During the time of Covid, a friend sent me a link to the Voynich Manuscript. I was fascinated by this fifteenth-century codex, full of illustrations relating to plants, magic, astrology, medical and scientific text, the meaning of which still eludes researchers. Inspired by the Voynich Manuscript, I sketched the plants and trees in Lange Erlen. My drawings were neither realistic nor abstract and I called them: “Mystical Plants” because I felt they emerged from me, in a mystical way.
Libby Heaney
I met Libby Heaney in Basel when she had her “Quantum Soup” exhibition at HEK in Basel. (Haus der Elektronischen Künste.) Libby Heaney holds a PhD in quantum information science and worked for several years as a quantum physicist before turning to art. She fulfilled her childhood dream and studied art at Central St. Martins in London and is the only artist in the world using quantum computing as a functioning artistic medium.
She has been entangling quantum computing with digital art through her self-written quantum code, game engine technology, and video and image making. In exhibitions, her quantum art combines with physical elements such as slimy glass sculptures, watercolour paintings, and fabric tentacles which create sensuous worlds that not only speak to the entanglement of the virtual and physical but also of the past, present, and future, as well as body and mind and the human and the machine.
Hilma af Klint was born on 26 October (we share a birthday) in 1862 – 1944.

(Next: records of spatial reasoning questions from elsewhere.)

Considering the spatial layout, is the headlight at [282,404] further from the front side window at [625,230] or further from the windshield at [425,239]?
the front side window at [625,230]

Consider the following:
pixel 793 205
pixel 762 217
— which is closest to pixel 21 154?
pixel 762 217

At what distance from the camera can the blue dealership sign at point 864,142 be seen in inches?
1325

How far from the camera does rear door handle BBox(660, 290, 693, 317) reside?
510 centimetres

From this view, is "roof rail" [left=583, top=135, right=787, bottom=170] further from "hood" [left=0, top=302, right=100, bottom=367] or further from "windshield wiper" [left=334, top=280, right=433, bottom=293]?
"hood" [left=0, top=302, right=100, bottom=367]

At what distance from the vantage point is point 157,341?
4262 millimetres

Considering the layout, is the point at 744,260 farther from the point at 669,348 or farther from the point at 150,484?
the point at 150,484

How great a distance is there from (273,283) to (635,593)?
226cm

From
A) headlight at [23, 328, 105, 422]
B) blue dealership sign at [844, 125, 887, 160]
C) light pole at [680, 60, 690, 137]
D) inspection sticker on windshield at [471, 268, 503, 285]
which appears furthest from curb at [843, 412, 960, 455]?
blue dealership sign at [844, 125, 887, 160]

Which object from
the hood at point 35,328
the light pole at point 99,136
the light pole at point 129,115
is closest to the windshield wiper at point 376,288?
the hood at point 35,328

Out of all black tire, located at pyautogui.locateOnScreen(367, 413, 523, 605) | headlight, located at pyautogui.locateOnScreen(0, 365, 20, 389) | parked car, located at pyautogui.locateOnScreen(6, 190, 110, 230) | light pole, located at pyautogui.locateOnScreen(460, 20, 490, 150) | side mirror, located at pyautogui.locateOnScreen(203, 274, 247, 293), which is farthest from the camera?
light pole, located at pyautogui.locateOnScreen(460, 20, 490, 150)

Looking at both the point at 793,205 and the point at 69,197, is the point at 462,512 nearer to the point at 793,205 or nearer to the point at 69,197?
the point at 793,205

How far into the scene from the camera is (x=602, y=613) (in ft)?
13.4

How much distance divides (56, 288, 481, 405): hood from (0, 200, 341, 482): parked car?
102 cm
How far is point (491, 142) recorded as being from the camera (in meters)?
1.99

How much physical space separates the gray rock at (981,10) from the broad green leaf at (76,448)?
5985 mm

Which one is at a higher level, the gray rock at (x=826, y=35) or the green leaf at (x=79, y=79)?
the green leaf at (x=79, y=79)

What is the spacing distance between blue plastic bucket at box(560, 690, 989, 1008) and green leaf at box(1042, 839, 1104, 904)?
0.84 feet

She was a Swedish artist and mystic whose paintings I admire and which I saw in the Tate Gallery in London. A considerable body of her work predates the first purely abstract compositions by Kandinsky, Malevich and Mondrian. She belonged to a group called "The Five", comprising a circle of women inspired by Theosophy. Her paintings, which sometimes resemble diagrams, were a visual representation of complex spiritual ideas. Yet her work remained outside the spotlight for decades, until, in 2013, the Moderna Museet in Stockholm mounted a travelling retrospective that became a surprise hit. Six years later, the Guggenheim Museum in New York, exhibited her work which received 600,000 visitors, making it the most widely-seen exhibition the museum had ever done at that time.
Swiss Artist, Emma Kunz
I have often visited the Emma Kunz Museum at Würenlos, in Switzerland and the grotto which has become famous for the healing AIONA earth powder which she discovered in 1941.
In her lifetime she was recognized as a healer although she described herself as a researcher. She recorded her knowledge in large-format drawings on graph paper, and their significance extends far beyond their aesthetic beauty. They are a visible testimony of her research, represented by strictly geometric drawings on graph paper with pencil, coloured pencil and oil pastels, whose content, among other things provides answers to her questions about life and its spiritual implications. She described her artistic energy fields as follows: "Design and shape as dimension, rhythm, symbol and transformation of numbers and concepts." Each colour and each shape had a precise meaning in her understanding of the world.
As a visionary artist, she bequeathed more than 600 works which is a remarkable collection of her works of art that encodes immeasurable knowledge. Her gift was an awareness of connections that contradicted both normal experience and scientific interpretations of the laws of Nature and art. Her drawings are attempts to find a universal connection.